How to complete this task:
Scan the material that follows. Copy every line containing the word "United".
= Beginning of Section =
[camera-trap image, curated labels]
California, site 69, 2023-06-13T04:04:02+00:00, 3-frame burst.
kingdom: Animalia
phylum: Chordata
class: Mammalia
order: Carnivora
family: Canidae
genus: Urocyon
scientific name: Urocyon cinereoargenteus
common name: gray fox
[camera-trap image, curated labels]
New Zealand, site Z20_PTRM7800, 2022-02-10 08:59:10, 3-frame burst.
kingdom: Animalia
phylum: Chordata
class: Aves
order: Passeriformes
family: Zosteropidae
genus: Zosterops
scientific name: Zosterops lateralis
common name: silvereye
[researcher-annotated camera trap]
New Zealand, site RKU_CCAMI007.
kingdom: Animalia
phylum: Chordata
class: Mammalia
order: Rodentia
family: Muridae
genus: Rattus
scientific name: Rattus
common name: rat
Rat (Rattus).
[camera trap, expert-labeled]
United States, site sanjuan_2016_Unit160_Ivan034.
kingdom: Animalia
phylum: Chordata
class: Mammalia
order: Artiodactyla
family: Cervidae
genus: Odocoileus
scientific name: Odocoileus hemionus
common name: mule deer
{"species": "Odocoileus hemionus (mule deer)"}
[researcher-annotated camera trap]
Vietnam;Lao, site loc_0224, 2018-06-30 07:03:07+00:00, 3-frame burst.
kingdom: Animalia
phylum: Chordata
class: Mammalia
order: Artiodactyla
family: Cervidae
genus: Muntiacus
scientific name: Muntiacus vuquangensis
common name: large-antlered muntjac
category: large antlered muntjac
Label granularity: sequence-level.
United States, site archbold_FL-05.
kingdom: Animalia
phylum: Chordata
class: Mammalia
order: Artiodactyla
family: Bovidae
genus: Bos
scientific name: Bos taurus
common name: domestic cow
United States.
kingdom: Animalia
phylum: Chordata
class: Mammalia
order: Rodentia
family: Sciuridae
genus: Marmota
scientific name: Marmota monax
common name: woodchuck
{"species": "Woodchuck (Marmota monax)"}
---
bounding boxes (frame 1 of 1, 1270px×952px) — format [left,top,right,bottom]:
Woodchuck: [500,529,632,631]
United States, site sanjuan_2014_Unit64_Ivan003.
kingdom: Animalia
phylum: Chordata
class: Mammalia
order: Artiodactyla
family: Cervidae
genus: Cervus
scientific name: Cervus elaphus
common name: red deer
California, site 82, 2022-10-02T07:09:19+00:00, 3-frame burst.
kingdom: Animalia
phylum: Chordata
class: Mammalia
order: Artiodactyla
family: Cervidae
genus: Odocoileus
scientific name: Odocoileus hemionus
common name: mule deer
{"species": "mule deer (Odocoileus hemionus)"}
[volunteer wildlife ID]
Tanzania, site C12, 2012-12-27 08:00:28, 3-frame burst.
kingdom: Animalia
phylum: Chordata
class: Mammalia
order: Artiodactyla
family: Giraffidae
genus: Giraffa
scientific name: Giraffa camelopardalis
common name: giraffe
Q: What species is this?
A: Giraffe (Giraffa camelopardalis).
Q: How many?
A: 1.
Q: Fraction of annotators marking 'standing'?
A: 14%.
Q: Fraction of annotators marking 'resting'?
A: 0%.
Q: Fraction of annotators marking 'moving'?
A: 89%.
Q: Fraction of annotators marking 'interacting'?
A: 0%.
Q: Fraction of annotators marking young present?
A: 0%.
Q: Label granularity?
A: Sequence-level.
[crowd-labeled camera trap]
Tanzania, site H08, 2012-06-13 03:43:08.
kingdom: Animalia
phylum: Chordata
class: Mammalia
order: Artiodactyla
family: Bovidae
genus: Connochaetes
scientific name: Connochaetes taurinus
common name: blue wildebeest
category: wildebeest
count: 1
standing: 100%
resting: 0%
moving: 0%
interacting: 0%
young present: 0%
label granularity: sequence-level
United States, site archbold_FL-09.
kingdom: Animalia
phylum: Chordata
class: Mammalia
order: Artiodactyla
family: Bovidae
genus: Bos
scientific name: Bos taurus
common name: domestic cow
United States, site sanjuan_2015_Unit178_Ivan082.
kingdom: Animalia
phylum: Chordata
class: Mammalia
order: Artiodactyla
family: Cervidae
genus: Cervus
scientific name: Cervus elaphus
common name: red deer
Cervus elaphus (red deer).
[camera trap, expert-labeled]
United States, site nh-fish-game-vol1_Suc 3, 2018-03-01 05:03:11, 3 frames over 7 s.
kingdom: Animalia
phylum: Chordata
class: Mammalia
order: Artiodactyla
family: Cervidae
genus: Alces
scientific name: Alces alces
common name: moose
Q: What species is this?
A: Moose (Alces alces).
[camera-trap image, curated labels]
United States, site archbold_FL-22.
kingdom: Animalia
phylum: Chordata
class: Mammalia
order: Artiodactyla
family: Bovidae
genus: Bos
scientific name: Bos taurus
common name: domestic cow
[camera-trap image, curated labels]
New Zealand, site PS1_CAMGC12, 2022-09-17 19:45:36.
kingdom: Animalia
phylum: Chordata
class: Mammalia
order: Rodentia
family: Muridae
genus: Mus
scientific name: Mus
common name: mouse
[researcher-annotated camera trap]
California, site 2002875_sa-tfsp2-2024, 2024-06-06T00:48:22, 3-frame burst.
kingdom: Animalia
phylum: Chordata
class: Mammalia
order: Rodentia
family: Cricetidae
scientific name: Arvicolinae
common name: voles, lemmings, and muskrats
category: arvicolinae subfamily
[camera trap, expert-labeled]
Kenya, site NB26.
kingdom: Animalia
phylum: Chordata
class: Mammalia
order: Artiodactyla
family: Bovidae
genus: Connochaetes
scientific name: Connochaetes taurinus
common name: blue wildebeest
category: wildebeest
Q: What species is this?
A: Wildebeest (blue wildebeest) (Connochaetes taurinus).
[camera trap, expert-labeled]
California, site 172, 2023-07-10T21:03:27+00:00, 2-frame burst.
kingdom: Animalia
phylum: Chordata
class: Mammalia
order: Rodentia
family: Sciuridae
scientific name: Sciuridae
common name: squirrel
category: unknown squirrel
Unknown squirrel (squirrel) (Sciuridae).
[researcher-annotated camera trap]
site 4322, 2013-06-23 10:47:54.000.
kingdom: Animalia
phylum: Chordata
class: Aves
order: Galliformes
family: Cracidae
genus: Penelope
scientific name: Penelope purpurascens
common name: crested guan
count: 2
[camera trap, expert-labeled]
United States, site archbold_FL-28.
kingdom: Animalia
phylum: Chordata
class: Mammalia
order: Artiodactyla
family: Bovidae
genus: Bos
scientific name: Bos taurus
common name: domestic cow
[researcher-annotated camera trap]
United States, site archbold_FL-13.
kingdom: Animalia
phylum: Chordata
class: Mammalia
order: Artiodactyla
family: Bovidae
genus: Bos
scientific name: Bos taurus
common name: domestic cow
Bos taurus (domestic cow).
= End of Section =
Completed task:
United States, site sanjuan_2016_Unit160_Ivan034.
United States, site archbold_FL-05.
United States.
United States, site sanjuan_2014_Unit64_Ivan003.
United States, site archbold_FL-09.
United States, site sanjuan_2015_Unit178_Ivan082.
United States, site nh-fish-game-vol1_Suc 3, 2018-03-01 05:03:11, 3 frames over 7 s.
United States, site archbold_FL-22.
United States, site archbold_FL-28.
United States, site archbold_FL-13.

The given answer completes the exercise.